Ligin şu anda hiç kuşkusuz en iştahlı ve ‘aç’ takımı Beşiktaş. Birkaç yıldır tohumları ekilen genç ve istekli kadro yanlarına monte edilen Sosa ve Demba Ba gibi kaliteli ayaklarla ve Bilic’in kadroyu her geçen gün daha iyi tanımasıyla geçmiş yılların tecrübe eksikliğini de bir miktar aşmış gibi görünüyor. Takımın bu iştahı ve diriliği sezonun rekoru olan bu akşamki 115.4 km. koşu mesafesiyle de kendini belli ediyor.
Gerçi 34 maçlık lig yarışında henüz 6. Haftadayız ve kesin bir yargıya varmak için erken ama şu bir gerçek ki Türkiye’de şu anda göze en hoş gelen futbolu iyi bir zemin bulduğu zaman Beşiktaş oynuyor. Yalnız şampiyonluktaki en ciddi rakipleri olan Fenerbahçe ve Galatasaray’a göre daha dar ve seçenekleri kısıtlı olan kadrosu özellikle cezalı ve sakat oyuncuların sayısı artarsa Beşiktaş için sıkıntı yaratacaktır.
Daha önce yazdığım gibi bütün olumlu taraflarına rağmen Beşiktaş’ın en büyük handikapı hala iyi oynadığı maçlarda bile attığından çok fazlasını kaçırması ve maçı kopartacak kırılmayı yapamaması. Dünkü GS-FB maçında gördüğümüz gibi çok kaliteli ve pahalı ayaklar oyunu yönlendirip maçın kaderini değiştirebiliyor. Beşiktaş’ta da bugün ligde beklenen patlamayı yapan Demba Ba ve takıma döndüğü zaman Sosa’ya bu anlamda büyük görev düşecek. Gökhan Töre ve Olcay Şahan’da bu yıl daha önceden de sinyalleri gelen patlamayı görebiliyoruz.
Gökhan Töre ile ilgili son zamanlarda geçen yılki Milli Takım kampında yaşanan olay ile ilgili haklı olarak yapılan eleştirilerde eğer Gökhan gerçekten yaptığının ne kadar yanlış olduğunu anladıysa bu önemlidir. Konuyla ilgili kimseyle polemiğe girmemesi ve son zamanlarda daha aklı başında ve olgun bir tavır sergilemesi Melo ve Emre Belözoğlu gibi futbolcuların onlarca şans bulduğu bizim gibi bazı değerleri yozlaşmış bir sözde futbol ülkesinde Gökhan’a gösterilen hoşgörü fazla görülmemeli bence. Yaşı genç olduğu için böyle bir oyuncuyu kaybetmemek Türk futbolu için de bir kazanç olacaktır.

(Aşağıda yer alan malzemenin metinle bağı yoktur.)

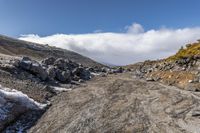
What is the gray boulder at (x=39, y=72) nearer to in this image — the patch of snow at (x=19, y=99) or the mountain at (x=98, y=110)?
the mountain at (x=98, y=110)

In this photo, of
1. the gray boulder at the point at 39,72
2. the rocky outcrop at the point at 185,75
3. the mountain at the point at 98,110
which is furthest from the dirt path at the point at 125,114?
the gray boulder at the point at 39,72

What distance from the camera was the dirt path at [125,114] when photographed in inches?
1046

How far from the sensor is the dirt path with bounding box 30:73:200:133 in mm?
26578

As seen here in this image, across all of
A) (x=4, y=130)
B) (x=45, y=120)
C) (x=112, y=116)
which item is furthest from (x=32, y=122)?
(x=112, y=116)

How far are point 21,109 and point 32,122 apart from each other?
2335 millimetres

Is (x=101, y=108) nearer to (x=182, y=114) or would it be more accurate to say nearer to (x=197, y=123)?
(x=182, y=114)

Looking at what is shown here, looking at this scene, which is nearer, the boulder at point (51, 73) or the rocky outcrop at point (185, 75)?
the rocky outcrop at point (185, 75)

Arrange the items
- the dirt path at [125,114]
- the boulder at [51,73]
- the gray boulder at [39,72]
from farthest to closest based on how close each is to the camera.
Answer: the boulder at [51,73], the gray boulder at [39,72], the dirt path at [125,114]

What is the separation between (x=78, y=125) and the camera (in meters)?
28.2

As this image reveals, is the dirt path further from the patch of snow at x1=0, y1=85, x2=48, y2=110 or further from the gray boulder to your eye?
the gray boulder

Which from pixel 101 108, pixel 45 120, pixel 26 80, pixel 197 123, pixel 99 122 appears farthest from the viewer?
pixel 26 80

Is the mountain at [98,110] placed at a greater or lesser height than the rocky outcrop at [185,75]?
lesser

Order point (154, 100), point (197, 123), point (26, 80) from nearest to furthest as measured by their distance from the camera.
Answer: point (197, 123) < point (154, 100) < point (26, 80)

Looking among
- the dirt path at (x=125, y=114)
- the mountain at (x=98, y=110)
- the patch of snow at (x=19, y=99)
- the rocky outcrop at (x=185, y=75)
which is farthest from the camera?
the rocky outcrop at (x=185, y=75)
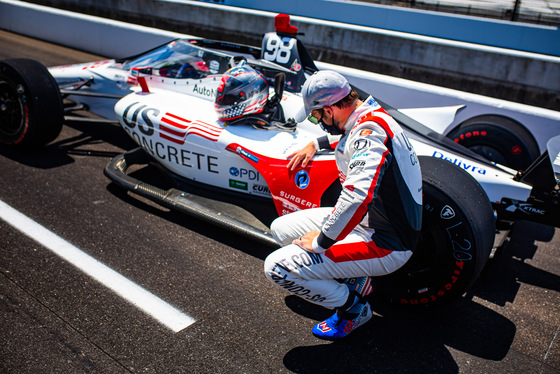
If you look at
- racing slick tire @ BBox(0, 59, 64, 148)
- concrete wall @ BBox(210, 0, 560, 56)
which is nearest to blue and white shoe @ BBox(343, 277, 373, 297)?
racing slick tire @ BBox(0, 59, 64, 148)

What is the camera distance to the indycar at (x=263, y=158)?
3.13 meters

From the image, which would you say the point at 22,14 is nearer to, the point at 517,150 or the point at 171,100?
the point at 171,100

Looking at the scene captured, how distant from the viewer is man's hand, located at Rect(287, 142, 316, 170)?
11.8ft

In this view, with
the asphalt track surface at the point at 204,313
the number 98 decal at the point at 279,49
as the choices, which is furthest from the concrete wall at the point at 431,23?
the asphalt track surface at the point at 204,313

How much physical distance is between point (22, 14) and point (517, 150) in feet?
43.7

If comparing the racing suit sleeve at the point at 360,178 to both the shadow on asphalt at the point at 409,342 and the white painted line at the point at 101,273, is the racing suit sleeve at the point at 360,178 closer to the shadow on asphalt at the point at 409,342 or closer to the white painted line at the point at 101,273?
the shadow on asphalt at the point at 409,342

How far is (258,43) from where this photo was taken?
11.1 m

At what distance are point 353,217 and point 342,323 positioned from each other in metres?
0.83

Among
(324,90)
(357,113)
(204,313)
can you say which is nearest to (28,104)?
(204,313)

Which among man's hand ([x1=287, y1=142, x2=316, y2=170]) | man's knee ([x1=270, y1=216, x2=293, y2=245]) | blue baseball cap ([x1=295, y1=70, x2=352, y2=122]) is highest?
blue baseball cap ([x1=295, y1=70, x2=352, y2=122])

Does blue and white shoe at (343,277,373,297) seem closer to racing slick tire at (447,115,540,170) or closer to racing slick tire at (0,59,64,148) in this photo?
racing slick tire at (447,115,540,170)

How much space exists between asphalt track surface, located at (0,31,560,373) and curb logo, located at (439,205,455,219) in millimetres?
750

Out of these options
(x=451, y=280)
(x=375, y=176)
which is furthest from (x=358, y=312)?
(x=375, y=176)

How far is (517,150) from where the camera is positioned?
473cm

Metin-Ali-Feyyaz efsane üçlüsünden ve o dönemin Beşiktaş’ından beri ilk kez aynı arkadaşlık ve kolej takımı havasını Oğuzhan-Olcay ve Gökhan üçlüsünün yarattığı ruhta gözlemliyorum. Gollerden sonra futbolcuların birbirlerine kenetlenmeleri, yaşadıkları o coşkulu sevinç bana gelecek için de umut veriyor. İstanbul’dan uzakta oynadığı ‘iç saha’ maçında bir diğer değerli 3 puanı çıkartan Beşiktaş’ın önümüzdeki haftalarda da Olimpiyat Stadı’ndan mümkün olduğunca uzak durup karşılıklı hasret kaldığı taraftarıyla bütünleşmesi başarıya giden yolda kesinlikle işini daha da kolaylaştıracaktır. Ankara’nın ücra bir köşesinde oynanan maçına bile Passolig’e rağmen 15.000 seyircinin gelmesi bu hasretin bir göstergesidir.